Ve "dua" olayı başladı. Günün son ezanından sonra "tekbir" okunuyor, dua ediliyor, bunar da hoparlörle çevreye duyuruluyor. Bir yandan da, medyada, "dua ve bilim" tartışması yürüyor. İmdi, benim bildiğim "dua" insanın niyazını Allah’a bildirmesi demektir; bunun için de "hoparlör" gibi bir aracın kullanılması gerekmez. Hoparlör kullanıyorsak, yaptığımız şeyi Allah’ın değil, başka insanların işitmesi için kullanıyoruz. Bu demektir ki Diyanet İşleri, topluma, "Ben de işin içindeyim. Görevimi yapıyorum. Bakın, sesli dua örgütlüyorum. Merak etmeyin" diyor.
Cuma namazı olayı da bu kategoriye giren bir şeydi. Salgın, her gün karşılaştığımız bir fenomen değil. Bu yeni, alışılmadık durum karşısında ne yapacağız? Burada Diyanet olaya müdahale ediyor, "dinen geçerli olan budur" diye yol gösteriyor. Tabii Diyanet’in gösterdiği yolu beğenmeyenler de oluyor, nitekim oldu. Ama bunlar az sayıda bireyler.
Bu noktada, AKP iktidar olmadan önce bu toplumda Diyanet İşleri’nin yeri geldi aklıma. Özellikle, İslamcı kesimin bu kuruma nasıl baktığını hatırladım. Hiçbir saygıları yoktu. Hatta, "Cinayet İşleri" derlerdi. Sonra, günün birinde AKP iktidar oldu. Neredeyse yirmi yıl geçti, AKP iktidarda, Diyanet İşleri de faaliyette. Belli ki aralarında bir anlaşmazlık, bir uyumsuzluk yok.

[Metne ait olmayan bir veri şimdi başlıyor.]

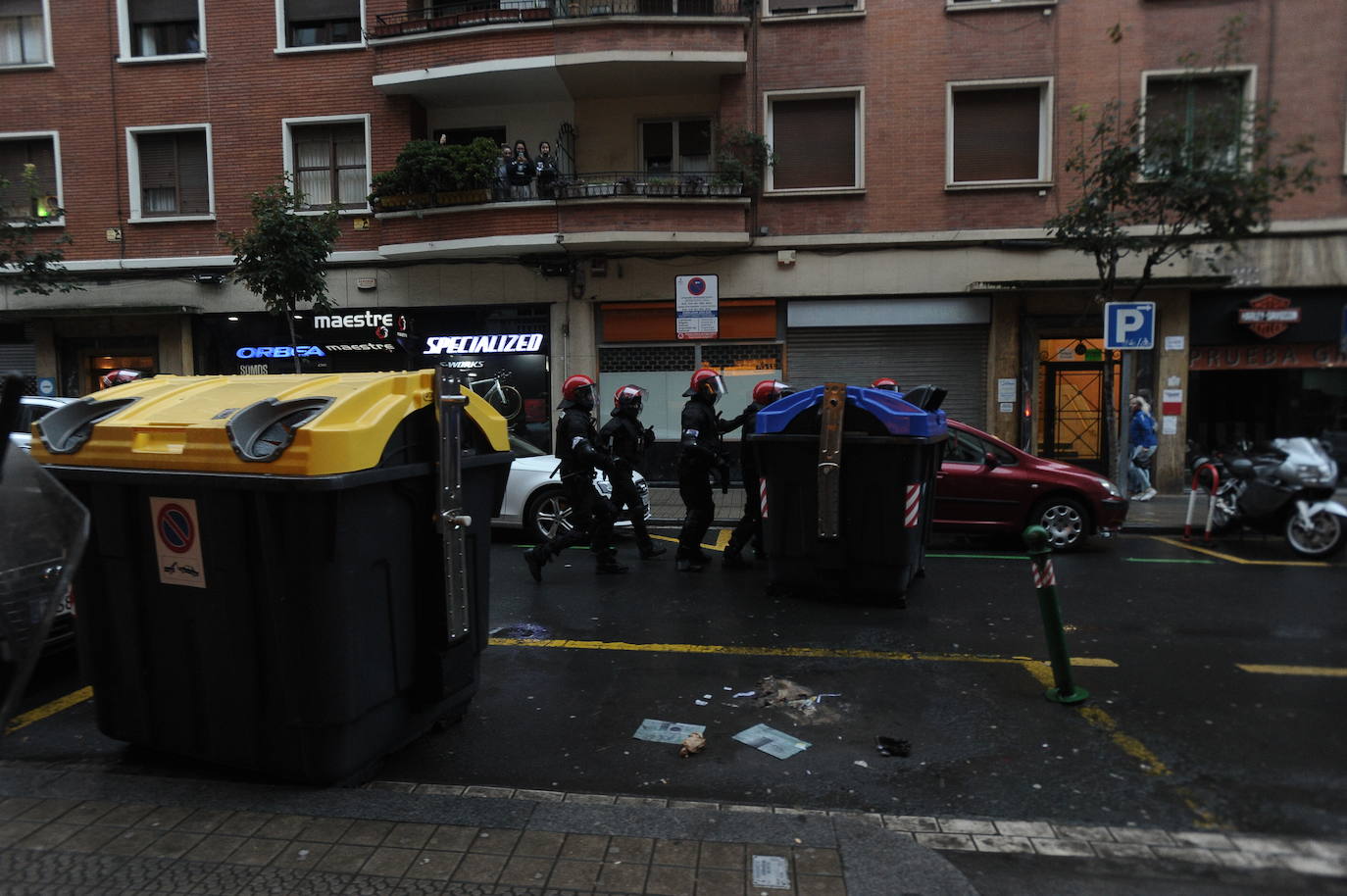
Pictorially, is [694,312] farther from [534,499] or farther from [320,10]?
[320,10]

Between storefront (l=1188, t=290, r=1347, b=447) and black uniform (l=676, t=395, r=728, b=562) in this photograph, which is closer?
black uniform (l=676, t=395, r=728, b=562)

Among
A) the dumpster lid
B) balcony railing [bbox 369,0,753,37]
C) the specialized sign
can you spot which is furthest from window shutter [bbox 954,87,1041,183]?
the dumpster lid

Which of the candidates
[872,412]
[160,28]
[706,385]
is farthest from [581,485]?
[160,28]

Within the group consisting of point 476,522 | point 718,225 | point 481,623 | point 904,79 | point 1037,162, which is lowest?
point 481,623

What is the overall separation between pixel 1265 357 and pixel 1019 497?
8.08 metres

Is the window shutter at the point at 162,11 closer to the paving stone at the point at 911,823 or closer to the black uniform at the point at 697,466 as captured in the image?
the black uniform at the point at 697,466

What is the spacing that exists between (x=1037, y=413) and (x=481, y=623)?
42.2ft

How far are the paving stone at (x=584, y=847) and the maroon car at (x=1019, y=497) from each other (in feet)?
23.0

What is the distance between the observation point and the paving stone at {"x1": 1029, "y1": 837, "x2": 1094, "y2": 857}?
3.10 meters

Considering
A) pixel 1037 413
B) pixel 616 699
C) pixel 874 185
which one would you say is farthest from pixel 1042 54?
pixel 616 699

Bu da bana "laiklik" ilkesini düşündürdü. Malum, Türkiye Cumhuriyeti laik bir ülkedir. Hepimize böyle öğretilir. Belirli bir kesime göre de bu "laiklik" ilkesi Atatürk’ün getirdiği en önemli ilkedir, Atatürk devrimlerinin temel direğidir.
"Laiklik", din ve devlet işlerinin birbirinden ayrılması ve birbirlerinin alanına karışmaması demektir. Oysa Diyanet İşleri bir devlet kurumu. Ülkedeki bütün din aygıtı son kertede devlet içinde örgütlenmiş durumda. Burada çalışan herkesin maaşını devlet ödüyor, bütün camiler devletin bakımında. Bu laik bir uygulama mı?
İskandinav ülkelerine bakıyorum. Kağıt üstünde, laik değiller. Hepsinde (yani İsveç, Norveç, Danimarka) din devlete bağlı. Yani "laik" olmadıkları gibi "teokratik" oldukları bile söylenebilir. Modern devlet olma süreçlerinde yaşadıkları anayasalarına da yansımış. Otuz Yıl Savaşları’nın anıları var zihinlerde. Ama fiilen tamamen laik toplumlar olduklarını hepimiz biliyoruz.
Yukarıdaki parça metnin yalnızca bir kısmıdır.